From the Outer Rim in to the Core,” the voices wafted over to them over the dirt hills as the glowglobes dimmed,
The grain is ours to grow and store
The Maker give us strength each day
To store and sell and take our pay
We take our pay for fuel and seed
To grow our crop, the stores to feed.
“Bondo, you like it here?” PawPaw asked.
“Nosir, not late.” Bondo answered. He’d grown up without the need to hide the truth from his folks, and PawPaw could always tell when he lied anyway.
PawPaw wasn’t upset. It had been a question, not an accusation. “Where y’want to be instead?”

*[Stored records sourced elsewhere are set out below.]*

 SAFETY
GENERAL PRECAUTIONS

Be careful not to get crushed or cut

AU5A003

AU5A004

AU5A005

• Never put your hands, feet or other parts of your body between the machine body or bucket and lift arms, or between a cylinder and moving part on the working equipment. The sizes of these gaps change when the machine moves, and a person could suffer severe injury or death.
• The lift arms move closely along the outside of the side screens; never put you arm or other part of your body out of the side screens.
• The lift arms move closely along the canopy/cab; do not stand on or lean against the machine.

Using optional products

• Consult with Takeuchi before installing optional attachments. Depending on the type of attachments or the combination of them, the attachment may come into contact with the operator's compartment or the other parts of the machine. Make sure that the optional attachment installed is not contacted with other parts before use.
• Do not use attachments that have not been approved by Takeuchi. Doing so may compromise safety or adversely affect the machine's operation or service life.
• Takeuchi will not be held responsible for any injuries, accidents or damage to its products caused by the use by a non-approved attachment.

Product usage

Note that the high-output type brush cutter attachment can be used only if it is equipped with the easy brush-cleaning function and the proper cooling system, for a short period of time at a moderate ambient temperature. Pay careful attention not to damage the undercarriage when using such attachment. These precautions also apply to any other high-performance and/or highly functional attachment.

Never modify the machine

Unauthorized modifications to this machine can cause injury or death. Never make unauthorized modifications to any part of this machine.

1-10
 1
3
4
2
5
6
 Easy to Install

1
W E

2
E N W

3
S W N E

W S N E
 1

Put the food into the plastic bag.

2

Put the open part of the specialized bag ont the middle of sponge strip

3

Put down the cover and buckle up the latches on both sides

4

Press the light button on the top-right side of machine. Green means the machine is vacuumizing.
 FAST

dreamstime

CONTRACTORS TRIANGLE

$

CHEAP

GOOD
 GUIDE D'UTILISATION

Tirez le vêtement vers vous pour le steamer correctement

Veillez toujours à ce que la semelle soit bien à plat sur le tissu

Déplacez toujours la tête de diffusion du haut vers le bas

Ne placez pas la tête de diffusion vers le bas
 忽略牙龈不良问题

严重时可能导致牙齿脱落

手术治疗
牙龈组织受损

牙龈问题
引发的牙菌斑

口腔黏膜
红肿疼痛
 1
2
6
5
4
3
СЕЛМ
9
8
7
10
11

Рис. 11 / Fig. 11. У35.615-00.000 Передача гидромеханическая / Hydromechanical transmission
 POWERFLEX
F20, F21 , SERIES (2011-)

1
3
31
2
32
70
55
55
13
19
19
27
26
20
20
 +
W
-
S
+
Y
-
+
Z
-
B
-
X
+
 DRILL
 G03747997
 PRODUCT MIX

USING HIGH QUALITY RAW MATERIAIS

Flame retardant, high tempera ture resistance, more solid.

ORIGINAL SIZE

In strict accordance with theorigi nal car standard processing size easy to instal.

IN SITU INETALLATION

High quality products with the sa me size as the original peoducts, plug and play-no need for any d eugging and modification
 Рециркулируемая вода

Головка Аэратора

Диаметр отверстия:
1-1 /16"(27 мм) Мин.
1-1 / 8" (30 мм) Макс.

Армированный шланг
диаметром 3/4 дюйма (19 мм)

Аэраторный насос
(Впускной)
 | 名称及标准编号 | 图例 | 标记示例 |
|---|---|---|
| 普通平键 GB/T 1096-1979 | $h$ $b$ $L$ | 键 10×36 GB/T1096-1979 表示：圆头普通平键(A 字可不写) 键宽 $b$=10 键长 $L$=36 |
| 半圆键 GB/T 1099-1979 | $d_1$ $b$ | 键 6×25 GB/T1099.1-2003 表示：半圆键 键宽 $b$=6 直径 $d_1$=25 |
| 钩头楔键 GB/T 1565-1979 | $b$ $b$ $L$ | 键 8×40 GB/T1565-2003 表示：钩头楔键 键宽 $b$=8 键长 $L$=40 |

Bondo looked up through the roof at the stars.
PawPaw nodded, needing no explanation. “The Maker makes us all, Bondo. Some get made f’this, some f’other things. Me, I always knew I’d be here, just like m’father an’grandfather. An’ I like it like that. But you, Bondo, well, y’want something diff’rent, huh?”
Bondo looked from the stars to the place the transport clan’s daughter had been, then back at the dirt. His worker-man’s boot left large footprints as he walked.
“Bondo,” said Father, “my brother wanted something diff’rent too. He told our father that, and he got dropped off on a core world. He works there, now. Don’t hear from him much. But he likes it, he say, when I hear from ‘im. He drives a taxi for folks. Your aunt, my sister? She tried to for a year, too. Worked in a place called a rest-a-rawnt. A place where core folks eat.”
“Why don’ they eat at home?”
“Sometimes they’s wanting to eat something different, or have someone else cook it for ‘em and wash up after. Core folks’re strange that way, Bondo. Your aunt ‘n uncle, they learned quick not to ask too many questions ‘bout that kinda thing. Point is, your aunt did that for a year, and when we came through ‘gain, she came back aboard. She like it, now. She know this’s where she s’pose be. But she wouldn’t-a known that, if she didn’t look outside first.”
They walked a few more seconds.
“You think I should look outside, then?” Bondo said.
“Well, better you do now than later. Me, like I said, you grown up in here. You know how it all work, everything from how to drive or fix a hover truck, to how you never lose at cards. Any cards, these days, right?
“They still mad at that?”
“Nope, son. You’re just th’guy to beat. But gettin’ back: That girl from Transpor’? The one you lookin’ at? What if she married you? What’f you marry someone else? You get married, you have younglin’s here, well, then you can’t go nowhere and you have that look in your eyes your whole life.”
“What look issat?”
“The look that...remember how y’felt, when you heard those new guys plannin’ to try an take the ship, and hurt Cathai? Few years back?
“Yeah. I got so mad, I got real quiet, crept up behind, an’ did my thing.”
“Yeah. And at least one of those guys ain’ never gonna walk all the way right again. It was right when you did it then- you were protecting Cathai, and we always look aft’ ours. Always. Point is, Bondo, if you ain’t where you’re supposed to be, you gon’ be feeling like that all the time. Like you’re just creepin’ around, wanting to hurt something, like you did to those guys when you’s lookin’ aft’ Cathai.
“An’ even if you never hurt anybody, you’ll keep feelin’ that way, alla time. Everybody sees it, you always feel it, an’ your wife, your kids always feel like they come second. I say, eyeah, try it out. If it’s you, good. If it isn’t, good. You come back on board when we come back a year from now.”
Bondo kept walking, looking at the ground.
“Bondo, we had this freighter, the Crasna, since my great-grandfather got it. We live here, worked it, it’s home for me, your MawMaw, most of us. But you may need to be elsewhere. Maybe f’good, maybe just f’while. And that’s alright, you know that? It’s alright. We got enough hands to run the ship for now. We make enough each harvest to hire hands when we need ‘em. You can try living out there, like y’uncle, y’aunt. We’ll b’back a year from now, we see you again. You decide.”